■ TEXTE PRÉSENTÉ ■
4-3/ M. [W] a interjeté appel de cette décision.

Par arrêt du 30 juin 2021, statuant sur déféré, la cour d’appel de Reims a déclaré l’appel de M. [W] caduc pour non-respect des dispositions de l’article 941 du code de procédure civile.

A défaut de pourvoi cette décision est à ce jour définitive.

5-1/ Parallèlement à ces procédures M. [W] travaillait au sein d’une nouvelle société dénommée ‘Sub [Localité 6] Nouvel’ et créée le 2 mars 2016 à la suite de la liquidation judiciaire de la société Sub [Localité 6].

La nouvelle société était dirigée par le gendre de M. [W].

5-2/ Le 16 mai 2018 Me [M] es qualité de mandataire judiciaire de la société Sub [Localité 6] engageait une procédure de saisie des rémunérations de M. [W] dans la nouvelle société Sub [Localité 6] Nouvel.

5-3/ Cette procédure a donné lieu à une contrainte du tiers saisi (société Sub [Localité 6] Nouvel) dont l’opposition a été déclarée caduque par le tribunal de proximité de Sedan le 10 novembre 2021.

6/ Par actes de commissaires de justice en date du 17 janvier 2023, la SELARL [U] [M], prise en la personne de Me [U] [M] en sa qualité de mandataire judiciaire à la liquidation judiciaire de la SARL Sub [Localité 6] faisait délivrer deux commandements de payer aux fins de saisie vente :

1- En exécution de l’ordonnance de référé du président du tribunal de commerce de Sedan du 19/01/2027 et de l’arrêt de la cour d’appel de Reims du 07/11/2017, pour obtenir le paiement des sommes suivantes :

Principal dû : 42.940,00 €

Intérêts acquis : 2.305,90 €

2.000,00 € au titre de l’article 700 du code de procédure civile de l’ordonnance de référé du 19 janvier 2017 et de l’arrêt du 7 novembre 2017

547,02 € au titre des frais d’exécution

27,41 € au titre des frais de commandement

2- En exécution du jugement rendu le 11 septembre 2020 par le conseil de Prud’hommes de Charleville Mézières confirmé par l’arrêt rendu le 30 juin 2021 par la cour d’appel de Reims, pour obtenir le paiement des sommes suivantes :

Principal dû : 1000,00€

500,00 € au titre de l’article 700 du Code de procédure civile

267,40 € au titre des frais d’exécution

36,37 € au titre de l’émolument proportionnel

59,91 au titre des frais de commandement

7-1/ Par acte extrajudiciaire en date du 15 février 2023, Monsieur [K] [W] a fait assigner la SELARL [U] [M], prise en la personne de Me [U] [M] en sa qualité de mandataire judiciaire à la liquidation judiciaire de la SARL Sub [Localité 6] devant le juge de l’exécution du tribunal judiciaire de Charleville Mézières, aux fins de dire et juger qu’il est recevable et bien fondé à ester en justice, et demander de prononcer des délais de paiement avec des échéances de 200,00€ par mois sur le principal en priorité sur le fondement de l’article 1345-5 du Code Civil, de réserver les dépens et d’assortir le jugement à intervenir de l’exécution provisoire.

■ DONNÉES DE TRAVAIL ■
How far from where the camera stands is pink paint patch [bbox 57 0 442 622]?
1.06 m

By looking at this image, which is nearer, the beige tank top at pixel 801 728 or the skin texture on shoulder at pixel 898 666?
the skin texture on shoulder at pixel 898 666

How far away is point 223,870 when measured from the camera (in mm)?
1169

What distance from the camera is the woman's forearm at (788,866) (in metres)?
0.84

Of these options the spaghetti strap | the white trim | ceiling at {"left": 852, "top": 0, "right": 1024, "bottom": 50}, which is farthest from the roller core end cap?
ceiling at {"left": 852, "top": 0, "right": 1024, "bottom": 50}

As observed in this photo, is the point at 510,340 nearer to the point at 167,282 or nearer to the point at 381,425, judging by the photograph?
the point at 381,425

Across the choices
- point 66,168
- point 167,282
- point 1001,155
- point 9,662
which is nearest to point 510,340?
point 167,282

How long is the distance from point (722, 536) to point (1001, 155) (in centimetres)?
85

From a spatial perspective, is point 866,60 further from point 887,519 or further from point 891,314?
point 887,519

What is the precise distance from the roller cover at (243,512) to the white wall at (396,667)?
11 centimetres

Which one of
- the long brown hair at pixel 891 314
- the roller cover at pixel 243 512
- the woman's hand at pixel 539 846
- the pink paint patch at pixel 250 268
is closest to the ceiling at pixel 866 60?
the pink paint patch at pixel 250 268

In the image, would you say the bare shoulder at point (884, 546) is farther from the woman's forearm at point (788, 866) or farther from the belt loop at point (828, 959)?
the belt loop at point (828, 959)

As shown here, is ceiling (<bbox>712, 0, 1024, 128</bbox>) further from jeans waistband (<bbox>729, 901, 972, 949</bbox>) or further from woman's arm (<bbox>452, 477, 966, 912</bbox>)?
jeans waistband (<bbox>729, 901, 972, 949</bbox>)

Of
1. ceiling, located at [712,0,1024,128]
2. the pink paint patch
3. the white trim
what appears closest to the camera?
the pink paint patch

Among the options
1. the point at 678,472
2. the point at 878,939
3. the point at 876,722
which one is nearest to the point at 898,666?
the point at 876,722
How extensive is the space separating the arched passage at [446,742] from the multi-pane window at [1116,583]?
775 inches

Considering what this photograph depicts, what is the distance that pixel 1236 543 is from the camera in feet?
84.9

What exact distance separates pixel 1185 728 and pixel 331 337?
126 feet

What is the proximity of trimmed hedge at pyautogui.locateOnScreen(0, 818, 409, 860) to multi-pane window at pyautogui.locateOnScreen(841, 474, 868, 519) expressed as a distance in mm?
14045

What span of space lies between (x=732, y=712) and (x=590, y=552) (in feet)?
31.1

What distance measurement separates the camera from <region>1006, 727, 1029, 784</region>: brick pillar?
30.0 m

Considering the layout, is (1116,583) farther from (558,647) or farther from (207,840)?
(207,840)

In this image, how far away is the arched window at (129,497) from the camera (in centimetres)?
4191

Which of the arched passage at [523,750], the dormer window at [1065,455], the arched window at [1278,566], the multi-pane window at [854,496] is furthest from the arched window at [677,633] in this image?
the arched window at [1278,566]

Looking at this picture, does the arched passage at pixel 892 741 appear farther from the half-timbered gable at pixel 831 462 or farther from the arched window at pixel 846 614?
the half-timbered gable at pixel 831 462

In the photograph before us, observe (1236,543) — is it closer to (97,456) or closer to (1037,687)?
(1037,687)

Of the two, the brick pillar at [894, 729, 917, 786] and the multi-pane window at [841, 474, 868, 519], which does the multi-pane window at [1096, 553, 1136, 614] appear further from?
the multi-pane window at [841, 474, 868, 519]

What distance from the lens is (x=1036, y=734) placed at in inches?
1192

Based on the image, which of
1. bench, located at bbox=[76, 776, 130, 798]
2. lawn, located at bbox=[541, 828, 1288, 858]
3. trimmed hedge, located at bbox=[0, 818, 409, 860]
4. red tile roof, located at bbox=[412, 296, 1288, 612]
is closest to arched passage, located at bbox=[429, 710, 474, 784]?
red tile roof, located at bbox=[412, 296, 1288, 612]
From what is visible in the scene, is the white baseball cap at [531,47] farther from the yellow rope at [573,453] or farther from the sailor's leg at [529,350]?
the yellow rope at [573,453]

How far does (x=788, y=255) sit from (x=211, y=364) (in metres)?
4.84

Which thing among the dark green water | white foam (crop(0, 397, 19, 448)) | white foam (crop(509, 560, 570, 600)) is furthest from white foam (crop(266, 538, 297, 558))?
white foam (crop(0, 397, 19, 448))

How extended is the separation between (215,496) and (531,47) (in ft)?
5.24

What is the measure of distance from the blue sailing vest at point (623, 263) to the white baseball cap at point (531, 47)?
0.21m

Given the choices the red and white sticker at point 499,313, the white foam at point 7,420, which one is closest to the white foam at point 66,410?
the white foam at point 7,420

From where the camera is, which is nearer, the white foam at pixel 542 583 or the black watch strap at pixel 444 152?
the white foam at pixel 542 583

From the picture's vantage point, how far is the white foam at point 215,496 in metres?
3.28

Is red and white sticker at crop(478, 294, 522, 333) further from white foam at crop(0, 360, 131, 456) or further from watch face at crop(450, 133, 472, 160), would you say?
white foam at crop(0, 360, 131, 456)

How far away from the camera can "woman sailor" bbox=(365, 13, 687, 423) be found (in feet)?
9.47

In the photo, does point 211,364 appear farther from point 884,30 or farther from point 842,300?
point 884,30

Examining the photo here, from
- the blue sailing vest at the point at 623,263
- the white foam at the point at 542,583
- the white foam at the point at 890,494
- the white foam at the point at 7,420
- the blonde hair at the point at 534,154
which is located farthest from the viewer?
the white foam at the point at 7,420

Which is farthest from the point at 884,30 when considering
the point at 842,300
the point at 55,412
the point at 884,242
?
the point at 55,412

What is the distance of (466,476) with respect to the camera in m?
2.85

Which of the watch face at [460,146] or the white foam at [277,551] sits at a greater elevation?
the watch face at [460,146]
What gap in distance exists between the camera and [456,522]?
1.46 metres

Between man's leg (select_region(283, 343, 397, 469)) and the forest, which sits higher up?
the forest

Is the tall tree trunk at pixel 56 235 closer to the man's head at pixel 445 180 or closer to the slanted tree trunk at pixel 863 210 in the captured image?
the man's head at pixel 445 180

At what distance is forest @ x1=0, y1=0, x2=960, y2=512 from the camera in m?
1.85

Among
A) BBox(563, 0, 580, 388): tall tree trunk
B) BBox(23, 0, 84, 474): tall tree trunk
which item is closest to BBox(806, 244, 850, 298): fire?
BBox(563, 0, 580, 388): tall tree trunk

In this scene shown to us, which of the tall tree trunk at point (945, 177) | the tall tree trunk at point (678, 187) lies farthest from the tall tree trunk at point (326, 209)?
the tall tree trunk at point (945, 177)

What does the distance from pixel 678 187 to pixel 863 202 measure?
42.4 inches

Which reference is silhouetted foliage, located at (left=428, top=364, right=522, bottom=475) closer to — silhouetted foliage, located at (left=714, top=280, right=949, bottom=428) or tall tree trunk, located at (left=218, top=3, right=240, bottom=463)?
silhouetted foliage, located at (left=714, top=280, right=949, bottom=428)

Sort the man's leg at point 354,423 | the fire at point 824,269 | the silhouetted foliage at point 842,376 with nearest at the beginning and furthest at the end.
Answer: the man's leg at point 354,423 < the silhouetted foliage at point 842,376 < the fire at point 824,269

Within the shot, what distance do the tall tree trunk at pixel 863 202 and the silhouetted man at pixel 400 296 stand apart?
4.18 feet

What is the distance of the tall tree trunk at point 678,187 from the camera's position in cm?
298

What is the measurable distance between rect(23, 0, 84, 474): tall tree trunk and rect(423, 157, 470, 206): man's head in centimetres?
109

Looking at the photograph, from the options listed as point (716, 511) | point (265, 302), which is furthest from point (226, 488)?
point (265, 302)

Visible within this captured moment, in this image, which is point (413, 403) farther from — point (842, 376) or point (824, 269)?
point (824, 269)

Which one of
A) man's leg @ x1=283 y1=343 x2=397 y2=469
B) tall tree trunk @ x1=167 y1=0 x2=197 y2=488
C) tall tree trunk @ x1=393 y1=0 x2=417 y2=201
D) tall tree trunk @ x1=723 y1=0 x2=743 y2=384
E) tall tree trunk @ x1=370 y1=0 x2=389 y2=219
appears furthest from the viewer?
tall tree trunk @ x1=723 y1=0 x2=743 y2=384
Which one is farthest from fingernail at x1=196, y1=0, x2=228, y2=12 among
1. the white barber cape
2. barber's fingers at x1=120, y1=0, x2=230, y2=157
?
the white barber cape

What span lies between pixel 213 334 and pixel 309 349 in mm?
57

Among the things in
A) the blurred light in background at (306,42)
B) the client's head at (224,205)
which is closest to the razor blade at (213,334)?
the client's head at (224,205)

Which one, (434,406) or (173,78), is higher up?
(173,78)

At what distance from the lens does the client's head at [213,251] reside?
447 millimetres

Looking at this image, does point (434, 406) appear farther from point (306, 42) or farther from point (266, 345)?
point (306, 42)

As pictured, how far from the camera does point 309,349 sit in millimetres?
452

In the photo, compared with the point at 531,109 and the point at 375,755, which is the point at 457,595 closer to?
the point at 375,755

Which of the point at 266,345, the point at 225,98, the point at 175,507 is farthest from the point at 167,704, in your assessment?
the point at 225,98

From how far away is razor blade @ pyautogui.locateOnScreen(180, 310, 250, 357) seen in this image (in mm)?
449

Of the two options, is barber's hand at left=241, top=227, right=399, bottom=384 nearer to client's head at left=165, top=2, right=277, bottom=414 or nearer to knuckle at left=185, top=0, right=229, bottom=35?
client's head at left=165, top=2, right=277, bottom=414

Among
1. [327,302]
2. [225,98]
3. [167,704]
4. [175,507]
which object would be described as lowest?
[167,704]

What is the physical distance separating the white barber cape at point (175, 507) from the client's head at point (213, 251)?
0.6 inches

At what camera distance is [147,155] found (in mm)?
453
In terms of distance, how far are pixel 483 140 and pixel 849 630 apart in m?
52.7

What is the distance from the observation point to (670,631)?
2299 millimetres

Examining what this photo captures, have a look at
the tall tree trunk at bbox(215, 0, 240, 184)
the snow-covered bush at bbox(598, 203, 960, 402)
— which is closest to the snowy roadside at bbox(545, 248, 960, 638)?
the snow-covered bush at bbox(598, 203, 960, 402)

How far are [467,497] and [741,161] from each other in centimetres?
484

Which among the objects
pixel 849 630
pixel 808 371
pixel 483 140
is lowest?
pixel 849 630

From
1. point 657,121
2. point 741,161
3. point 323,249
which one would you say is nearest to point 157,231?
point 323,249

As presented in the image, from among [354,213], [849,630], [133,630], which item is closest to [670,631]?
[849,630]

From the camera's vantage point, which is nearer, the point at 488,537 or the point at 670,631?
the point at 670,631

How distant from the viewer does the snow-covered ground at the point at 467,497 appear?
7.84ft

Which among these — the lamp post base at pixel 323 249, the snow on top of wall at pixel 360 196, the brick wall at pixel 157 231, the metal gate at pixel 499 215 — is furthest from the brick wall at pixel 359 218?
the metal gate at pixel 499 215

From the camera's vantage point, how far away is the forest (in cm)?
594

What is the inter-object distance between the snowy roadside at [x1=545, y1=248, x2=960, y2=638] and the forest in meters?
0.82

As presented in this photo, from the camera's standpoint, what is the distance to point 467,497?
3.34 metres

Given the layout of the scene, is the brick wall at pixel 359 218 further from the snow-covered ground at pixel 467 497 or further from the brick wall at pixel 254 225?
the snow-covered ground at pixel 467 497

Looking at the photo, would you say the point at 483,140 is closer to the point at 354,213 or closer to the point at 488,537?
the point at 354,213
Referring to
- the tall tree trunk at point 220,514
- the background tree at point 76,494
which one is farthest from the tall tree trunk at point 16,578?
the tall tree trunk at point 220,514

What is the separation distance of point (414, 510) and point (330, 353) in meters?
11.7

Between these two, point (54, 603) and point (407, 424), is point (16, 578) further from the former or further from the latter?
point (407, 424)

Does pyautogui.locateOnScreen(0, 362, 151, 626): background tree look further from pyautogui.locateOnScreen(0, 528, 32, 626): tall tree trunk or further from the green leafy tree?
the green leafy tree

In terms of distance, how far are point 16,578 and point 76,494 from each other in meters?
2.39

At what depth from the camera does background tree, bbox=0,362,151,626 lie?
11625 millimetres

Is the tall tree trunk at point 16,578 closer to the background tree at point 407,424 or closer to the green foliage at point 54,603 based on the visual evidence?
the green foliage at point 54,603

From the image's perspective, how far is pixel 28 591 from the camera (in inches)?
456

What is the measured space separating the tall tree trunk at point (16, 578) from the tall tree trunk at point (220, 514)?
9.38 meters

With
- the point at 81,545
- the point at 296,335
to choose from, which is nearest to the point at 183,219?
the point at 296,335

■ TRAVAIL DEMANDÉ ■
1 > Reproduisez à l'identique le passage du texte présenté qui s'ouvre sur les mots « A défaut de » et se referme sur « [Localité 6] Nouvel. ».
2 > Ne conservez, parmi les lignes des données, que celles où figure la chaîne « span », et recopiez-les toutes.

■ RÉPONSES ATTENDUES ■
1 >
A défaut de pourvoi cette décision est à ce jour définitive.

5-1/ Parallèlement à ces procédures M. [W] travaillait au sein d’une nouvelle société dénommée ‘Sub [Localité 6] Nouvel’ et créée le 2 mars 2016 à la suite de la liquidation judiciaire de la société Sub [Localité 6].

La nouvelle société était dirigée par le gendre de M. [W].

5-2/ Le 16 mai 2018 Me [M] es qualité de mandataire judiciaire de la société Sub [Localité 6] engageait une procédure de saisie des rémunérations de M. [W] dans la nouvelle société Sub [Localité 6] Nouvel.

2 >
What span of space lies between (x=732, y=712) and (x=590, y=552) (in feet)?
What span lies between pixel 213 334 and pixel 309 349 in mm?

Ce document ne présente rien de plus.